Proper nutrition is an important component of a safe and effective workout routine. Adequate nutrition is essential for supporting athletic performance, promoting recovery, and ensuring overall health and well-being. So, be sure to eat a balanced diet that provides the necessary nutrients, and consume a pre- and post-workout meal to support your workout goals and maintain good health.
10. Set realistic goals:
Start with small, achievable goals and work your way up to bigger ones. Remember that progress takes time and don't be hard on yourself if you don't see results right away.
Setting realistic goals is an important aspect of a successful workout routine. By setting achievable goals, you can maintain motivation and stay on track towards your fitness and health objectives.
Setting unrealistic goals, such as expecting to lose a significant amount of weight in a short period of time or attempting to perform exercises that are beyond your current abilities, can lead to frustration, disappointment, and a sense of failure. This can result in decreased motivation and decreased adherence to the workout routine.
On the other hand, setting realistic goals can help you to stay motivated and on track. For example, setting a goal to exercise for 30 minutes a day, three times a week, is a realistic goal that is achievable for most people. Similarly, setting a goal to lose 1-2 pounds per week is a realistic and achievable goal for weight loss.

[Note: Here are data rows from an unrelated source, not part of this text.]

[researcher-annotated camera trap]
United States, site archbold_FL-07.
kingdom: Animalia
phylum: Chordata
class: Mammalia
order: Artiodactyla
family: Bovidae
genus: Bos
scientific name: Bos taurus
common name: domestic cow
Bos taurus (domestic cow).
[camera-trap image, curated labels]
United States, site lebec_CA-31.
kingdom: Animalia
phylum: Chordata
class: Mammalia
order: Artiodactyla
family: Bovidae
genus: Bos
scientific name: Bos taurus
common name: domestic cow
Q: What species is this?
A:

In addition to setting realistic goals, it is also important to break down larger goals into smaller, manageable steps. For example, if your goal is to run a half marathon, you can start by setting smaller goals, such as running for 15 minutes a day, and gradually increasing the duration and intensity of your workouts.
Finally, it is important to track progress and celebrate successes along the way. By tracking progress, you can see how far you have come and stay motivated to continue towards your goals. Celebrating successes, no matter how small, can help to reinforce positive behaviors and maintain motivation.
Setting realistic goals is an important aspect of a successful workout routine. By setting achievable goals, you can maintain motivation, stay on track towards your fitness and health objectives, and experience a sense of accomplishment and satisfaction with your progress.
Conclusion:
Starting a workout routine can be a daunting experience, but it is essential to remember that progress takes time and consistency. By understanding these ten things, you will be able to approach your fitness journey with more knowledge and confidence. Remember to listen to your body, set realistic goals, fuel your body with the right nutrients, and most importantly, enjoy the process. With these tips, you will be well on your way to achieving your fitness goals and living a healthy, active lifestyle.